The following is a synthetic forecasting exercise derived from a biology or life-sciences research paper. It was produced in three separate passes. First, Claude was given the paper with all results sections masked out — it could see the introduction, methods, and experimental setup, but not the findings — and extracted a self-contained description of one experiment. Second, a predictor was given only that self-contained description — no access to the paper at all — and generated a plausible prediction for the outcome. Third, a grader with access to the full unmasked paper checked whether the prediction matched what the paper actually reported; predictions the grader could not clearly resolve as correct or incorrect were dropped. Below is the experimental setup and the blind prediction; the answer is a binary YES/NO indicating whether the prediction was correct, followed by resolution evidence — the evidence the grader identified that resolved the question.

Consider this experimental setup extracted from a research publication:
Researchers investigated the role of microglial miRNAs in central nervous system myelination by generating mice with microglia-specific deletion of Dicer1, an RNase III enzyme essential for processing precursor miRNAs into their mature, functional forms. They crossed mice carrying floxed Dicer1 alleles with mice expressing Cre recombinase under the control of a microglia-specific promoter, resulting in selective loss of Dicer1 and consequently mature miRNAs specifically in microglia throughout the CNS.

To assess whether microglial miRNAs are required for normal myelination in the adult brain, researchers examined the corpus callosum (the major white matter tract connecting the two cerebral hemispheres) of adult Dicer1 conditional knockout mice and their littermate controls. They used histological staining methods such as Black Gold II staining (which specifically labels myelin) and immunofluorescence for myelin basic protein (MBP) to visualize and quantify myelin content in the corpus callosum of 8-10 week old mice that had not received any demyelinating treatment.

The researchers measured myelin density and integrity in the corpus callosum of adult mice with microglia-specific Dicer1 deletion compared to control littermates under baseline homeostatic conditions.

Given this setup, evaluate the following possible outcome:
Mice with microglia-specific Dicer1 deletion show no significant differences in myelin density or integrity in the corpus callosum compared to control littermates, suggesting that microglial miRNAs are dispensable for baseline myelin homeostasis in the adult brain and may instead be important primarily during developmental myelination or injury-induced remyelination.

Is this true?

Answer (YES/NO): YES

• Exercise details
Transcribe each record exactly. Leave nothing out.

• Output of the exercise
The following is a synthetic forecasting exercise derived from a biology or life-sciences research paper. It was produced in three separate passes. First, Claude was given the paper with all results sections masked out — it could see the introduction, methods, and experimental setup, but not the findings — and extracted a self-contained description of one experiment. Second, a predictor was given only that self-contained description — no access to the paper at all — and generated a plausible prediction for the outcome. Third, a grader with access to the full unmasked paper checked whether the prediction matched what the paper actually reported; predictions the grader could not clearly resolve as correct or incorrect were dropped. Below is the experimental setup and the blind prediction; the answer is a binary YES/NO indicating whether the prediction was correct, followed by resolution evidence — the evidence the grader identified that resolved the question.

Consider this experimental setup extracted from a research publication:
Researchers investigated the role of microglial miRNAs in central nervous system myelination by generating mice with microglia-specific deletion of Dicer1, an RNase III enzyme essential for processing precursor miRNAs into their mature, functional forms. They crossed mice carrying floxed Dicer1 alleles with mice expressing Cre recombinase under the control of a microglia-specific promoter, resulting in selective loss of Dicer1 and consequently mature miRNAs specifically in microglia throughout the CNS.

To assess whether microglial miRNAs are required for normal myelination in the adult brain, researchers examined the corpus callosum (the major white matter tract connecting the two cerebral hemispheres) of adult Dicer1 conditional knockout mice and their littermate controls. They used histological staining methods such as Black Gold II staining (which specifically labels myelin) and immunofluorescence for myelin basic protein (MBP) to visualize and quantify myelin content in the corpus callosum of 8-10 week old mice that had not received any demyelinating treatment.

The researchers measured myelin density and integrity in the corpus callosum of adult mice with microglia-specific Dicer1 deletion compared to control littermates under baseline homeostatic conditions.

Given this setup, evaluate the following possible outcome:
Mice with microglia-specific Dicer1 deletion show no significant differences in myelin density or integrity in the corpus callosum compared to control littermates, suggesting that microglial miRNAs are dispensable for baseline myelin homeostasis in the adult brain and may instead be important primarily during developmental myelination or injury-induced remyelination.

Is this true?

Answer (YES/NO): YES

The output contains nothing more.